Collection entries:
Start of Block
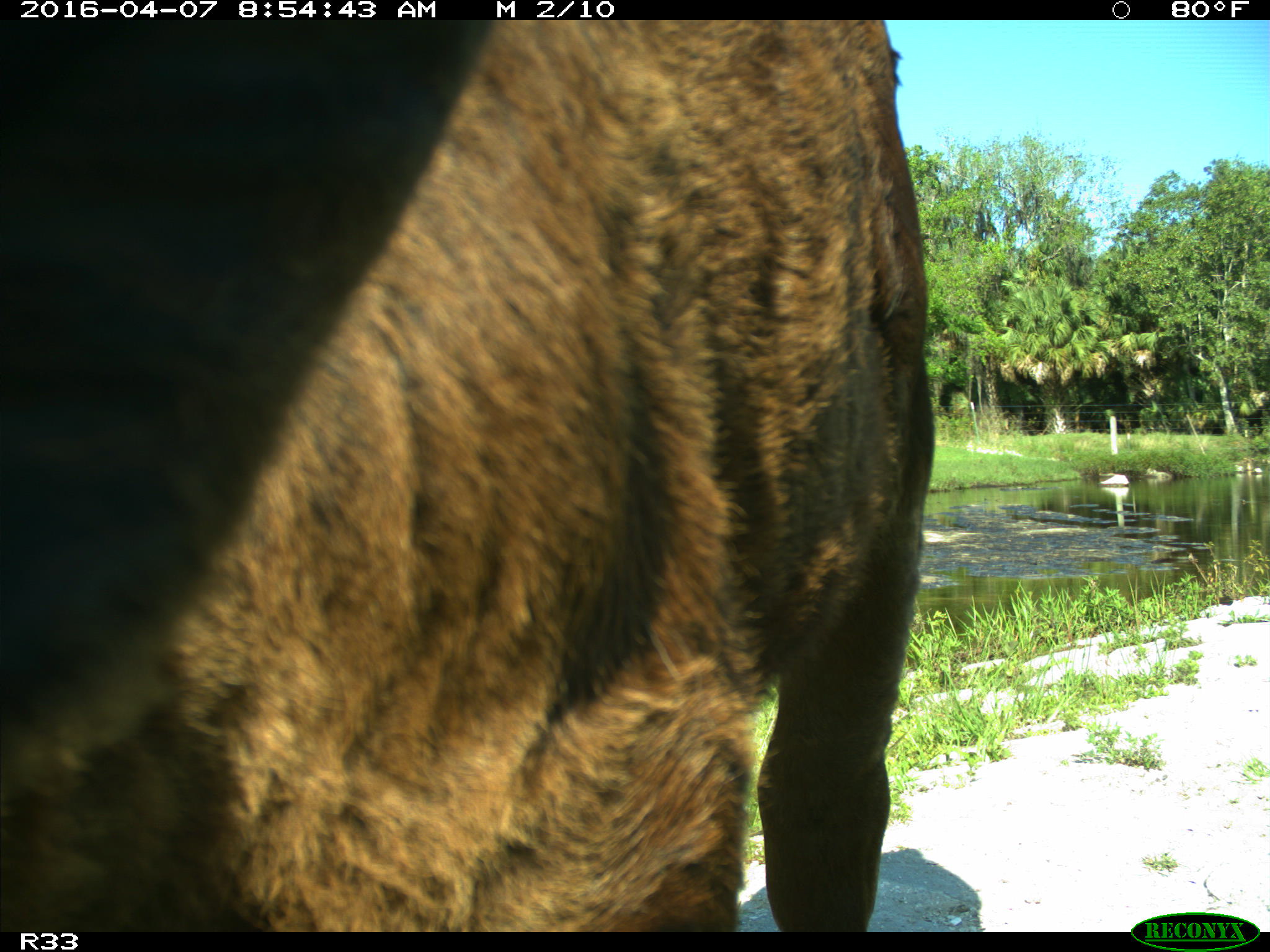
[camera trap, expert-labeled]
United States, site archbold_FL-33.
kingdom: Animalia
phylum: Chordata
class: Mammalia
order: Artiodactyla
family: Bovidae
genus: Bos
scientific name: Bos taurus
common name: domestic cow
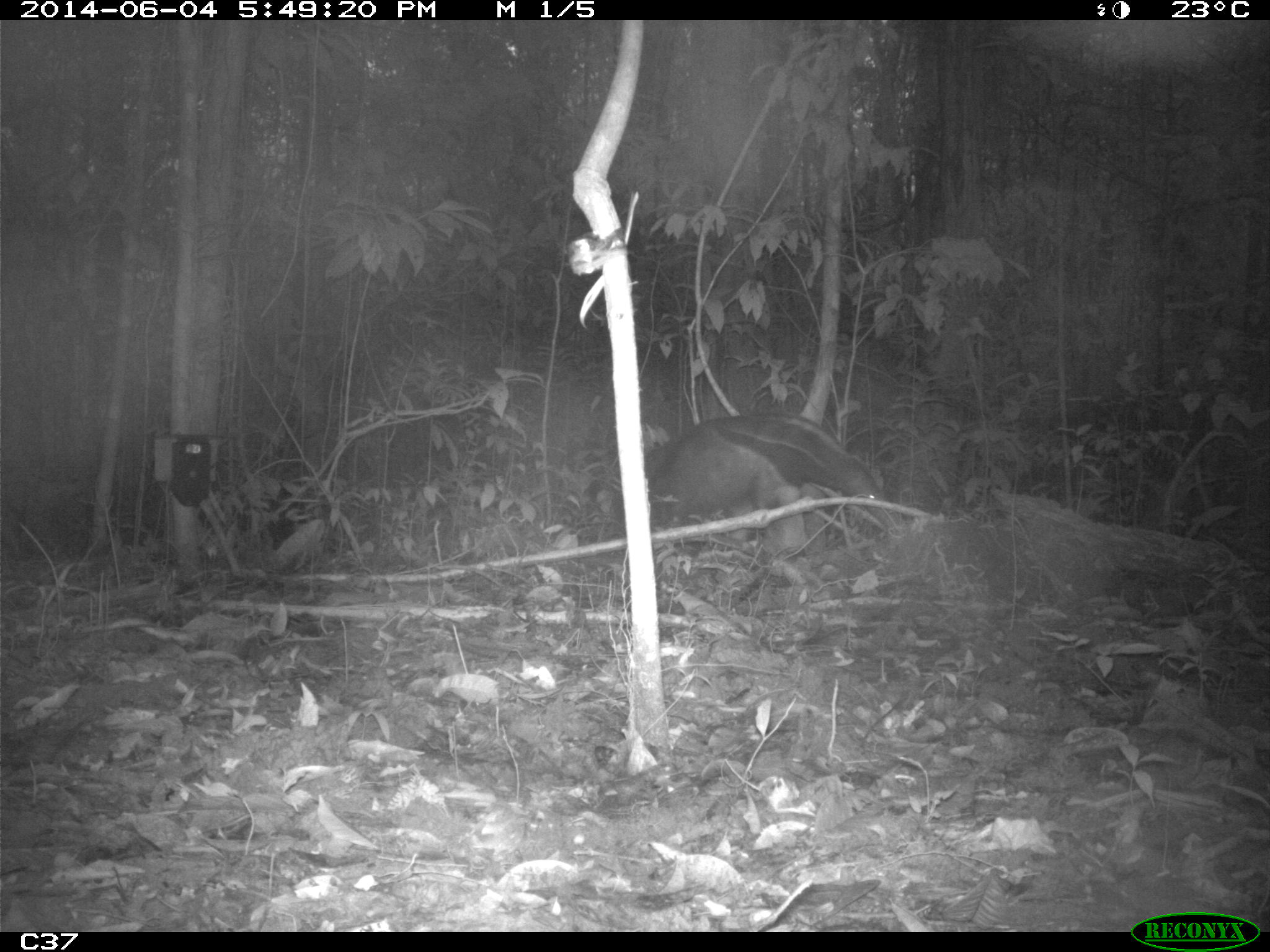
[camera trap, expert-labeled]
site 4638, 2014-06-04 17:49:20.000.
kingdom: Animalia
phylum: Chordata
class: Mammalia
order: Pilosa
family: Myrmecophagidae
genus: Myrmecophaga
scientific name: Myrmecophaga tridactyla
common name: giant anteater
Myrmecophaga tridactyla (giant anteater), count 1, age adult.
End of Block
Start of Block
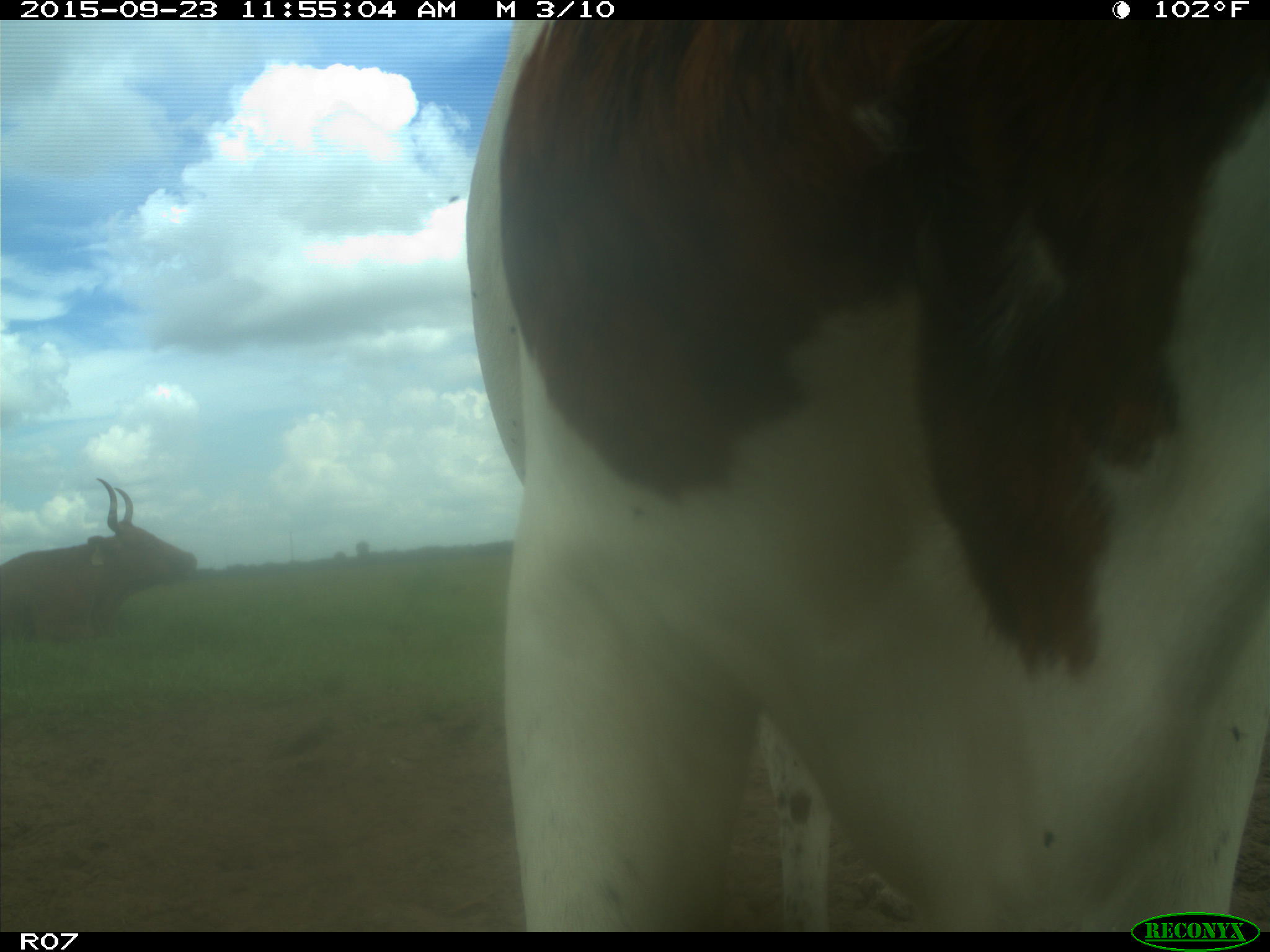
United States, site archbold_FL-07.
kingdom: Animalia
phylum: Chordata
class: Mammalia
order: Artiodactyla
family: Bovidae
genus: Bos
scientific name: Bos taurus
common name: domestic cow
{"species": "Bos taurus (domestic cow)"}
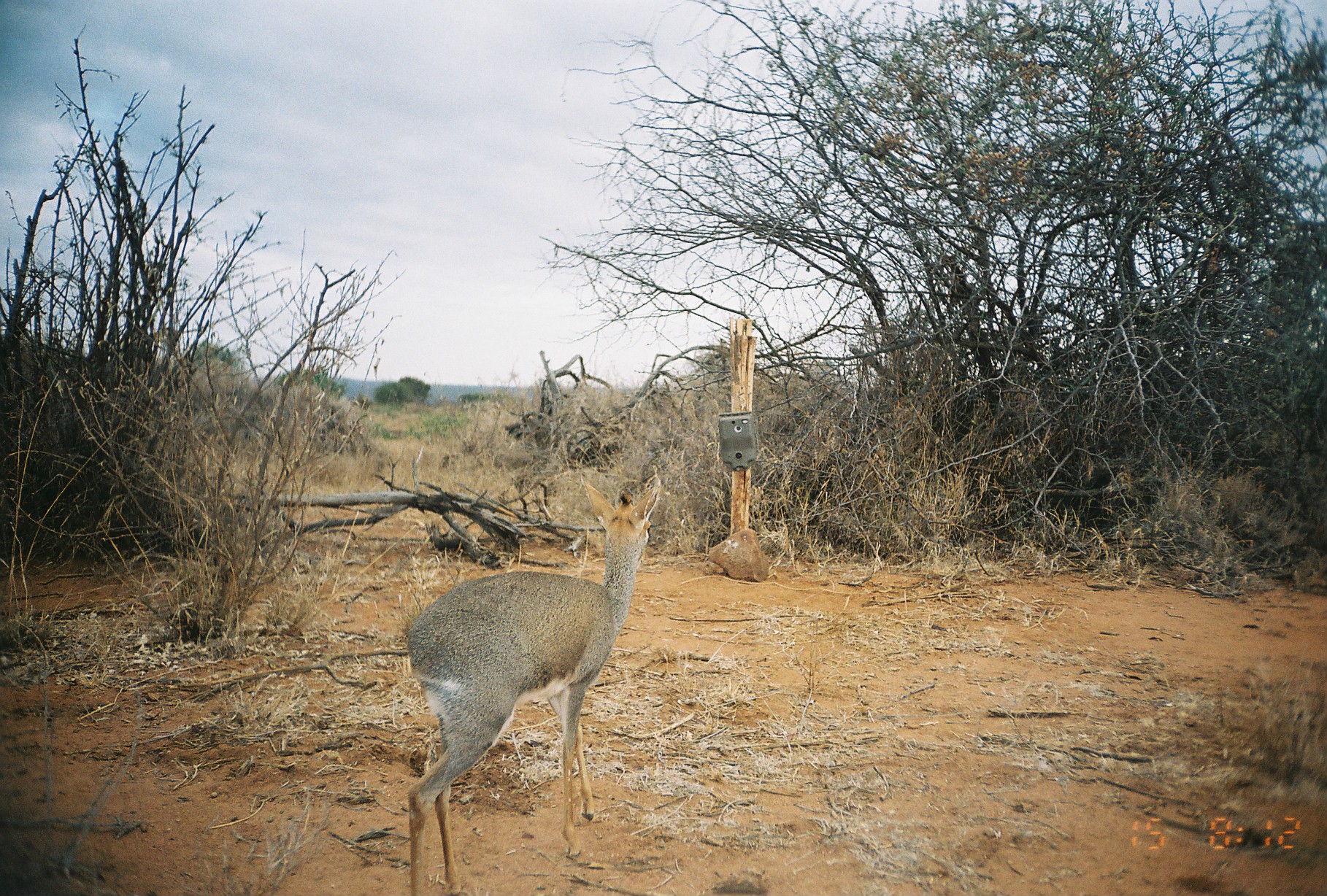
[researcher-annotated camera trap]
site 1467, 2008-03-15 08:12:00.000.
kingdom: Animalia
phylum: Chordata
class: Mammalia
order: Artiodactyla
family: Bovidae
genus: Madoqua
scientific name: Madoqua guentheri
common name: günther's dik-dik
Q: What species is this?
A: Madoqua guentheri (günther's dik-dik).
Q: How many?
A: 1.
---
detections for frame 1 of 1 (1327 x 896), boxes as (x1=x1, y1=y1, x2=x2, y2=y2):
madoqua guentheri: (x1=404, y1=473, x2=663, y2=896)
End of Block
Start of Block
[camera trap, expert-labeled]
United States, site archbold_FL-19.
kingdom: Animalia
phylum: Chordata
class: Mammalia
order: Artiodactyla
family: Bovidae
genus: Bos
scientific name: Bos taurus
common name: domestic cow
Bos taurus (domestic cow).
End of Block
WHAT TO WORK ON =
Return all lines from the data that include the string "States".

OUTPUT OF THE EXERCISE =
United States, site archbold_FL-33.
United States, site archbold_FL-07.
United States, site archbold_FL-19.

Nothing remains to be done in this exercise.